--- Dataset content Enclosed Below ---

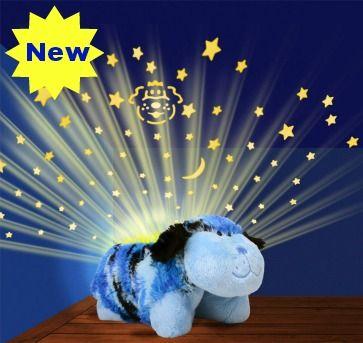 Blue Camo Dog Dream Lites -New Dreamlites Range Now In Stock | Dream Lites Pillow Pets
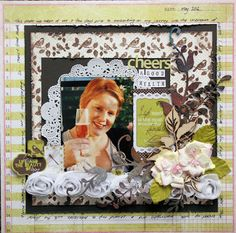 Authentique Lively by Wendy Smith « Anna's Craft Cupboard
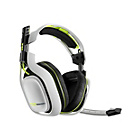 more details on Astro A50 Wireless Xbox One Headset White Edition.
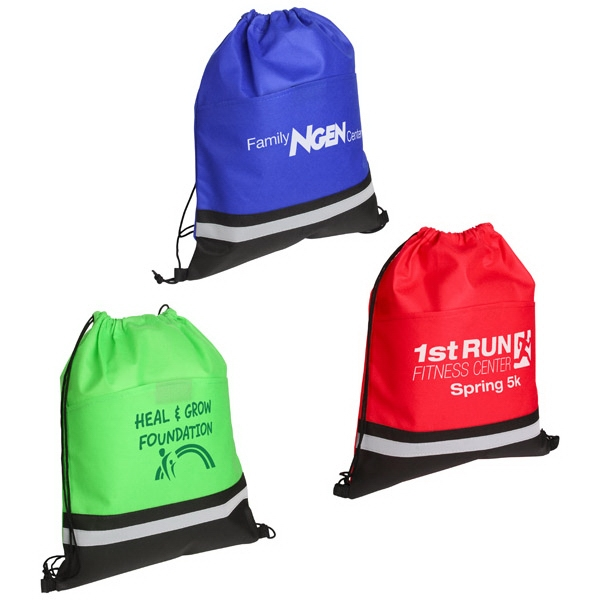 "Drawstring Bag With Safety Reflective Stripe On Front & 16"" Main Compartment Photo"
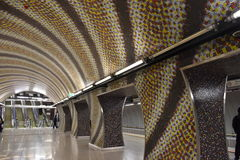Metro Station with mosaics Royalty Free Stock Images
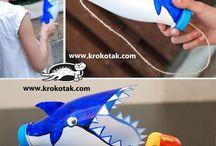 etende haaien spel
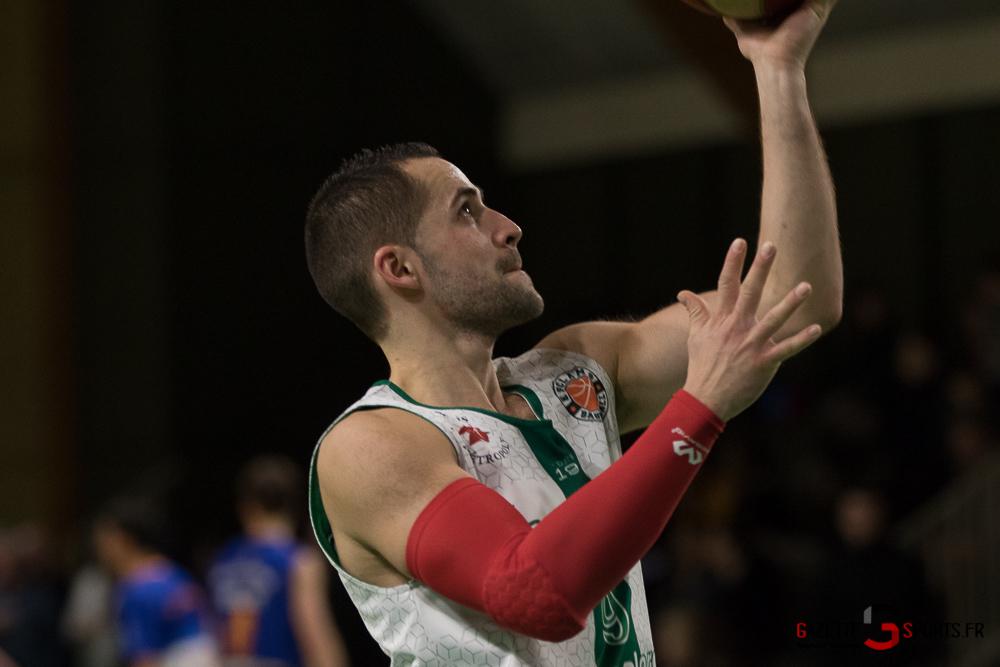 Basketball Esclamsbb Vs Lievin (reynald Valleron) (28)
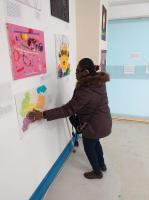 A sensory art exhibition entitled 'Labelled', held in April 2018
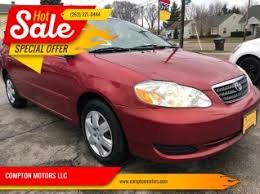 Used Toyota Corolla for Sale | Search 12,643 Used Corolla Listings ...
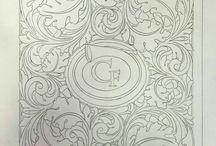 dibujos de cincelados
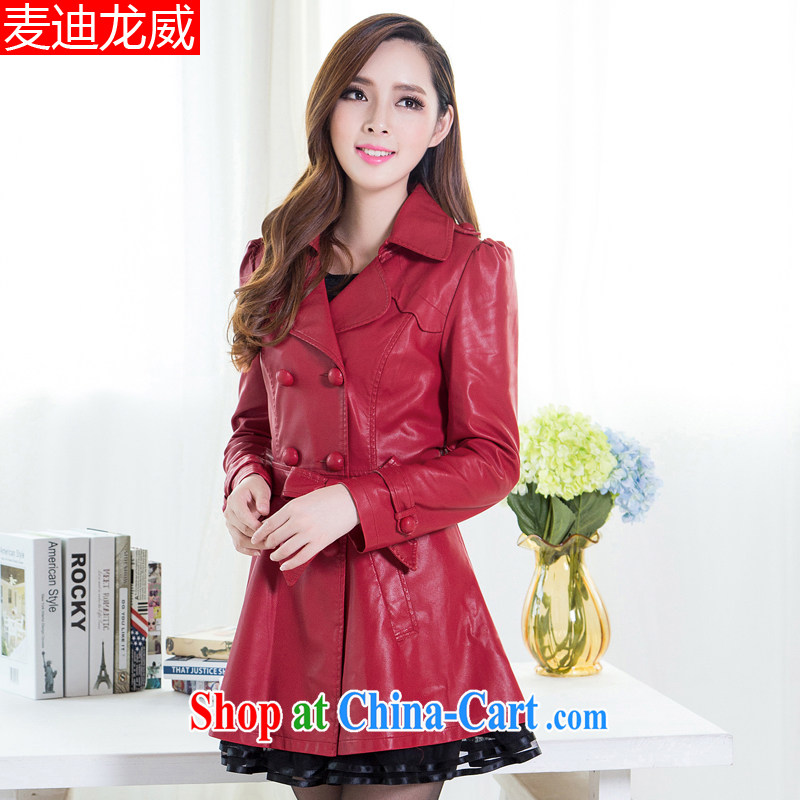 Autumn 2014 the new, larger female Korean fat sister graphics thin, the fat increase PU leather jacket red 6 XL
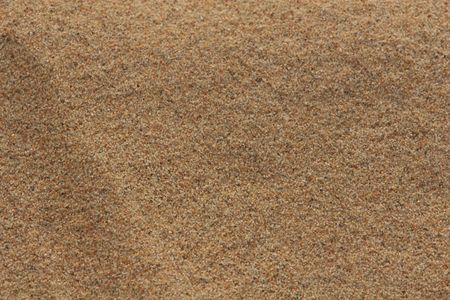 closeup of a white textured beach sand, warm feel allround Stock Photo - 1090813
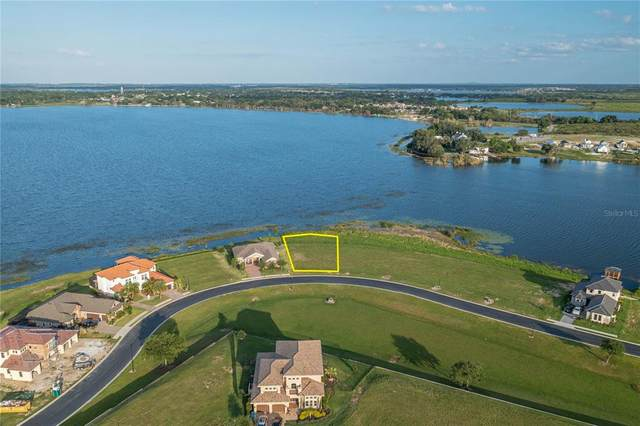 188 Caladium Avenue, Lake Alfred, FL 33850 (MLS #P4915482) :: MVP Realty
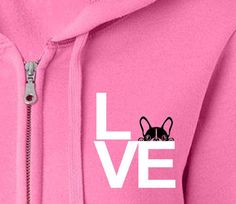 For the Love of Lola  Boston Terrier French by mystoryshirts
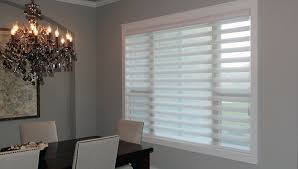 Hunter Douglas Blinds Dealers Hunter Douglas Pirouette Window Shadings Awf Pirouette Window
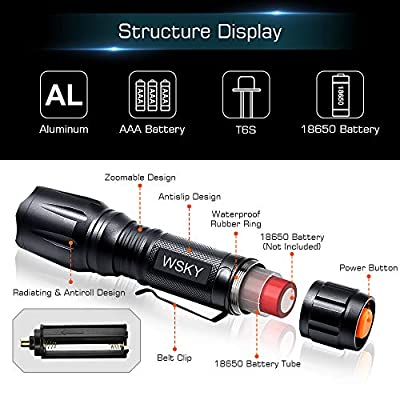 Wsky LED Tactical Flashlight, Best S2000 Water Resistant Work Light Flashlight with 5 Modes, Zoomable, Perfect for Camping Biking Hiking Home Emergency or Gift-Giving (Batteries Not Included)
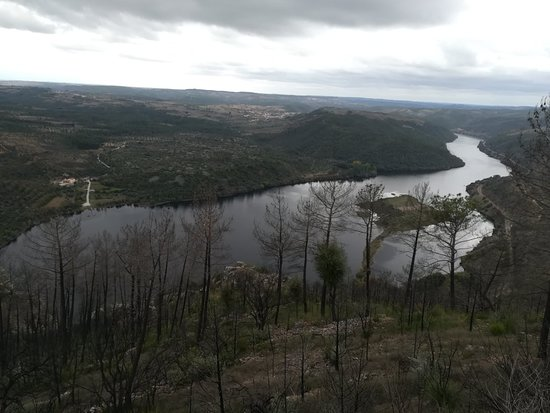 Vila Velha de Ródão Foto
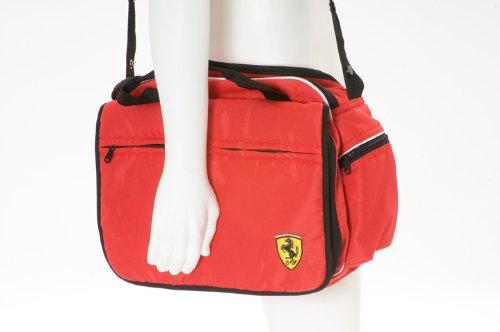 Borsa Ferrari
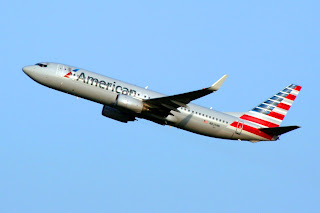 American Airlines jet departs SEA Seattle-Tacoma International Airport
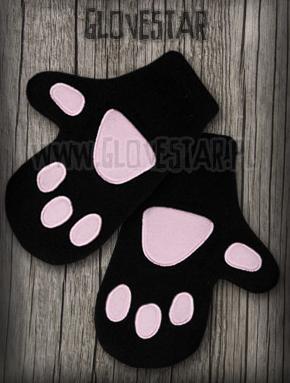 rękawiczki KOCIE ŁAPKI czarne
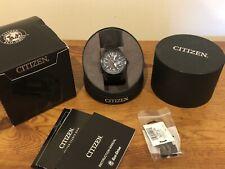Citizen Mens Eco-Drive Nighthawk Pilot Black 42mm Watch BJ7009-58E Retail $425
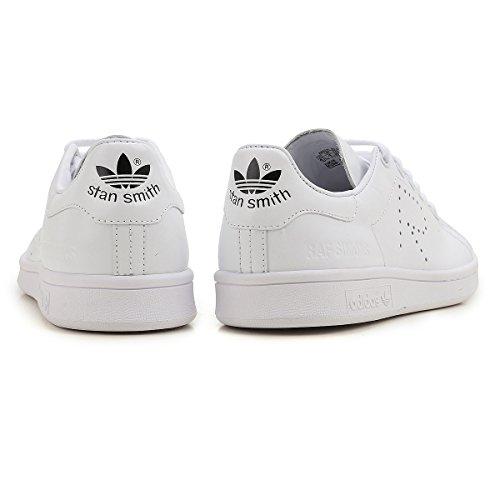 adidas Mens RAF Simons Stan Smith White/Black Leather Footwear White/Footwear White/Core Black 44RoxM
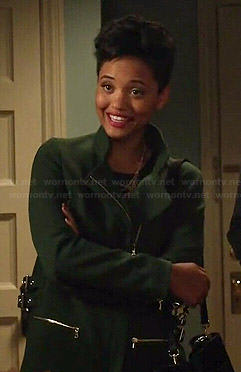 Sofia's green coat on Eye Candy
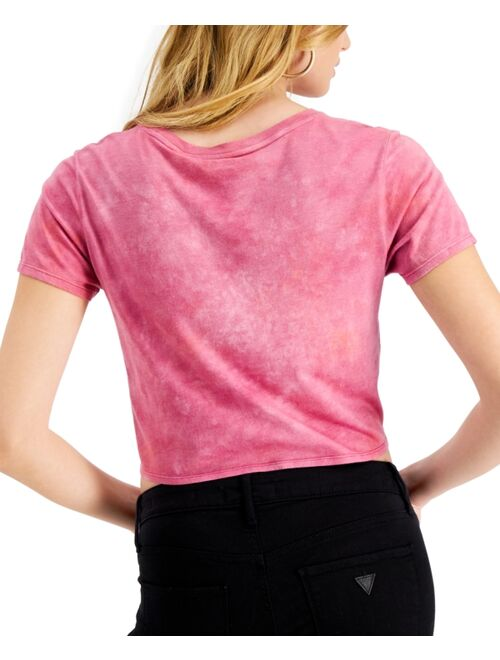 GUESS Island Time Cropped Tie-Hem Top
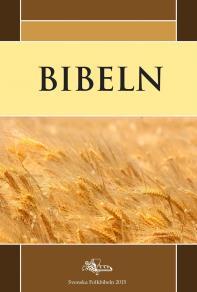 Omslagsbild för Svenska Folkbibeln 2015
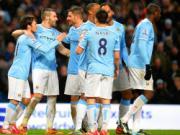 Ngân hàng SHB ký hợp đồng tài trợ với Man City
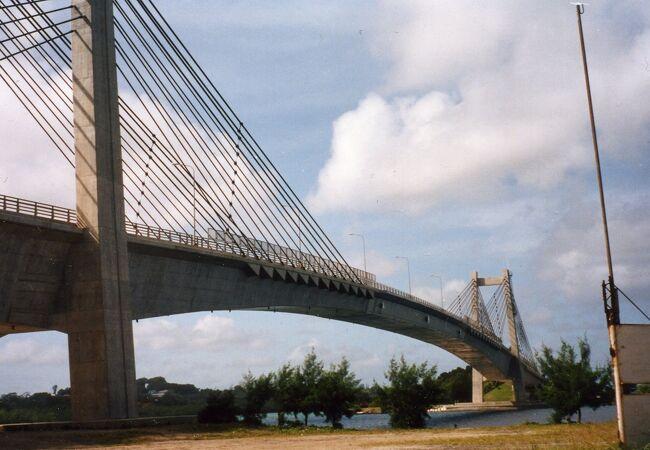 コロール バベルダオブ橋 (KBブリッジ)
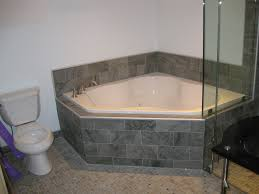 Tiling A Bathtub Deck by Bathrooms U2014 Tile Installation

--- End of Enclosed Dataset content ---

• Assignment:
Without the pictures, return the records above exactly as given.

• Your response:
 Blue Camo Dog Dream Lites -New Dreamlites Range Now In Stock | Dream Lites Pillow Pets
 Authentique Lively by Wendy Smith « Anna's Craft Cupboard
 more details on Astro A50 Wireless Xbox One Headset White Edition.
 "Drawstring Bag With Safety Reflective Stripe On Front & 16"" Main Compartment Photo"
Metro Station with mosaics Royalty Free Stock Images
 etende haaien spel
 Basketball Esclamsbb Vs Lievin (reynald Valleron) (28)
 A sensory art exhibition entitled 'Labelled', held in April 2018
 Used Toyota Corolla for Sale | Search 12,643 Used Corolla Listings ...
 dibujos de cincelados
 Autumn 2014 the new, larger female Korean fat sister graphics thin, the fat increase PU leather jacket red 6 XL
 closeup of a white textured beach sand, warm feel allround Stock Photo - 1090813
 188 Caladium Avenue, Lake Alfred, FL 33850 (MLS #P4915482) :: MVP Realty
 For the Love of Lola  Boston Terrier French by mystoryshirts
 Hunter Douglas Blinds Dealers Hunter Douglas Pirouette Window Shadings Awf Pirouette Window
 Wsky LED Tactical Flashlight, Best S2000 Water Resistant Work Light Flashlight with 5 Modes, Zoomable, Perfect for Camping Biking Hiking Home Emergency or Gift-Giving (Batteries Not Included)
 Vila Velha de Ródão Foto
 Borsa Ferrari
 American Airlines jet departs SEA Seattle-Tacoma International Airport
 rękawiczki KOCIE ŁAPKI czarne
Citizen Mens Eco-Drive Nighthawk Pilot Black 42mm Watch BJ7009-58E Retail $425
 adidas Mens RAF Simons Stan Smith White/Black Leather Footwear White/Footwear White/Core Black 44RoxM
 Sofia's green coat on Eye Candy
 GUESS Island Time Cropped Tie-Hem Top
 Omslagsbild för Svenska Folkbibeln 2015
 Ngân hàng SHB ký hợp đồng tài trợ với Man City
 コロール バベルダオブ橋 (KBブリッジ)
 Tiling A Bathtub Deck by Bathrooms U2014 Tile Installation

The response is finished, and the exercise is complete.